Water can also affect weathering by weakening solid rock. Water can reduce or destroy even rocks with fractures, bed planes, and clay-bearing areas. To relieve pressure, roads often have holes drilled into the rock slopes. Water can also significantly increase the material mass on a slope and thus increase its gravitational force.
Weathering and Erosion: Effects of Ice
Ice, particularly in colder climates contributes to weathering, erosion, and shifting of earthly parts to other places. Water and wind cause rocks to crack and move, making them a powerful transport factor. Animals and plants also trample on the ground and break rocks. These elements are more vulnerable to erosion because of the ice. Ice can also cause flooding, erosion, and mudslides.
Another form of mechanical weathering is ice wedging. Large amounts of rock can be broken down by ice in areas that experience rapid temperature changes. This kind of weathering is very common in the polar regions of the Earth and the mid-latitudes. Rock formations are also affected by friction and impact. Additionally, large animals and plants can often burrow into rocks to cause weathering.
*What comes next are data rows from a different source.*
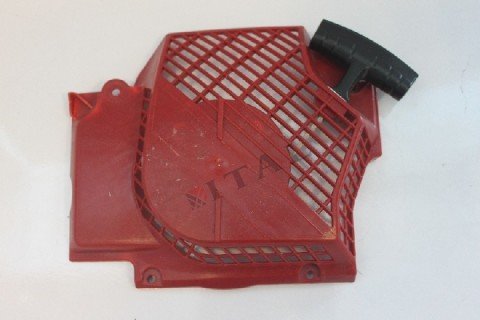 ITL-STARTER KOMPLE JONS. 2065/2165/HUS575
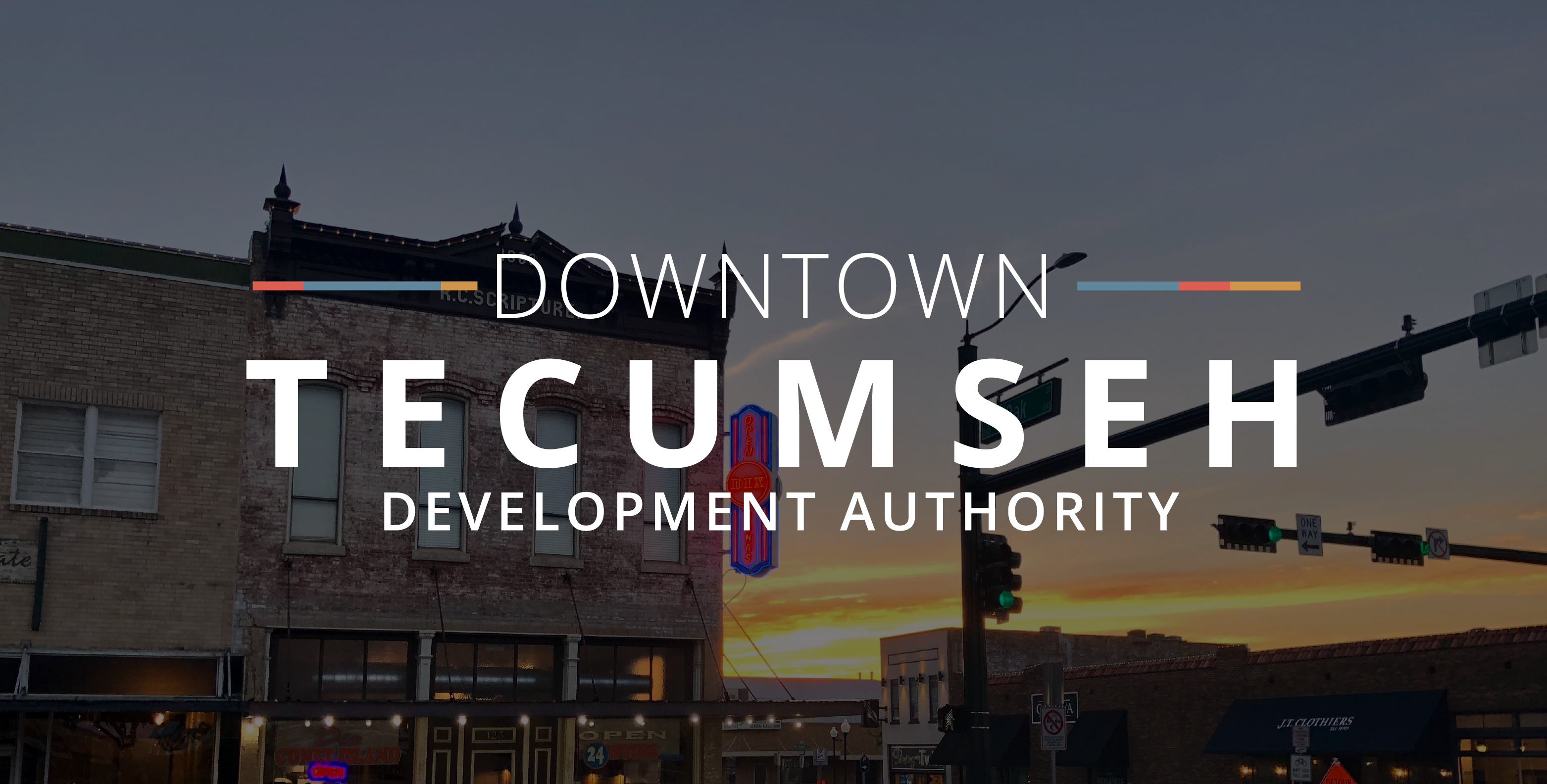 2769 Tecumseh 10 2769 Tecumseh 10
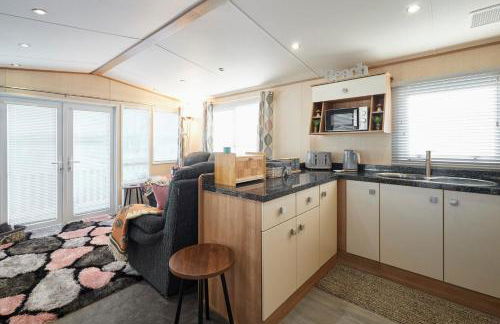 Host & Stay - Leon's Retreat - Photo 9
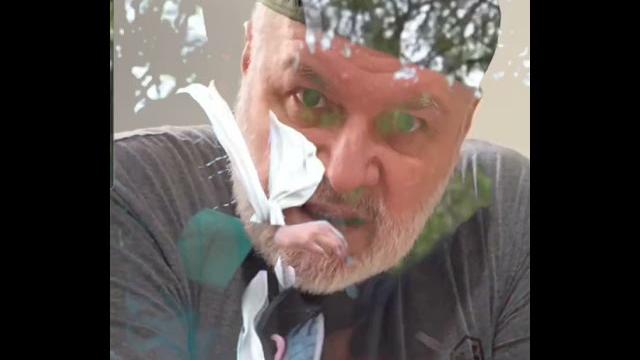 ЧЕЧНЯ ИСТОРИЯ ВЫБОРОВ ПРЕДСЕДАТЕЛЯ СЕЛЬСКОГО СОВЕТА ПОЗНАВАТЕЛЬНОЕ ВИДЕО НА ЧЕЧЕНСКОМ ЯЗЫКЕ ЧЕЧНЯ ИСТОРИЯ ВЫБОРОВ ПРЕДСЕДАТЕЛЯ СЕЛЬСКОГО СОВЕТА ПОЗНАВАТЕЛЬНОЕ ВИДЕО НА ЧЕЧЕНСКОМ ЯЗЫКЕ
These processes are beneficial for the environment but can be dangerous to people and the environment. The water supply can be contaminated by soil that has been washed away. Deposition, on the other hand, deposits soil parts in a different place. These bits of soil do not disappear completely, but can be stored hundreds to thousands of miles away. It is important to know how ice can affect weathering and erosion.
Weathering and the effects of tillage
It has been proven that conservation tillage reduces soil erosion. No-till and traditional tillage methods preserve soil water content. Conservation tillage leaves 30% of the crop residue in the field. Each method has its advantages and disadvantages. Conventional tillage can reduce sediment loss by around eighty percent. However, conservation tillage can have a greater effect on soil quality.
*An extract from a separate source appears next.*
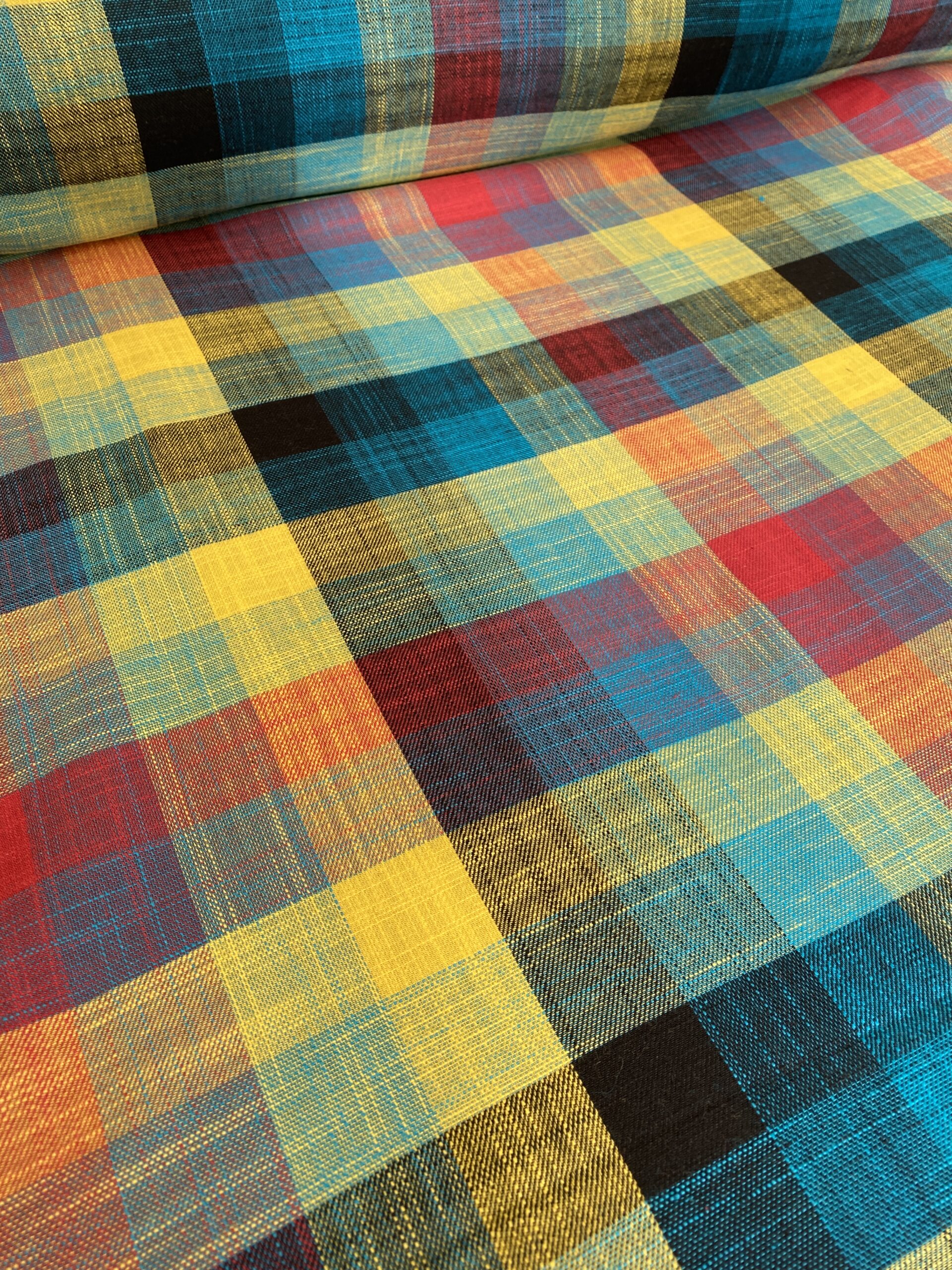 Fashion Fabric Page 9 of 39 Simply Fabrics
Tillage can have a negative impact on crop yield and development. Topsoil loss can inhibit or stop plant growth. Additionally, plants that grow on hills and slopes are more vulnerable to stress and less likely to thrive. Tillage can also alter the soil's structure, increasing its erodibility as well as exposing it further to water erosion. The soil erosion can also impact crop yield and development.
Wind and erosion:
Wind is a powerful force which erodes many materials. This includes the earth and any rock that may be above it, as well as the soil and rocks. Wind can also alter the structure of a rock or layer, by deforming any particles that are still on the surface. Ventifacts have been produced by wind erosion, such as the chalk formations found in Egypt's White Desert. Wind erosion caused the destruction of millions upon millions of tons of topsoil in America's "Dust Bowls". Many people fled the dust bowls, and some were forced to leave the country to seek refuge in other areas.
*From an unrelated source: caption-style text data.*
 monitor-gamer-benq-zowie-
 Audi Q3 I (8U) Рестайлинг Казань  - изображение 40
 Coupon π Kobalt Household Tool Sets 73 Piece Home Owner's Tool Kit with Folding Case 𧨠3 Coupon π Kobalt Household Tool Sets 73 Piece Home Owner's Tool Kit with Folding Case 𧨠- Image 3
The process of erosion is also accelerated by wind. Wind speeds up the erosion of soil and rock by accelerating water. Raindrops are relatively weak when they fall from the sky. However, once they hit the ground, the wind accelerates their momentum and carries large amounts of particles. These natural landforms can be created by the wind, depending on the climate.
The distance the wind blows before a field is damaged determines how quickly it will erode. The distance between the point of prevailing wind and a large field increases quickly. Windbreaks can help reduce soil erosion. Planting your fields well is the best and most reliable way to stop wind erosion. Shrubs and weeds can reduce wind speed and slow down the accumulation of erosive material.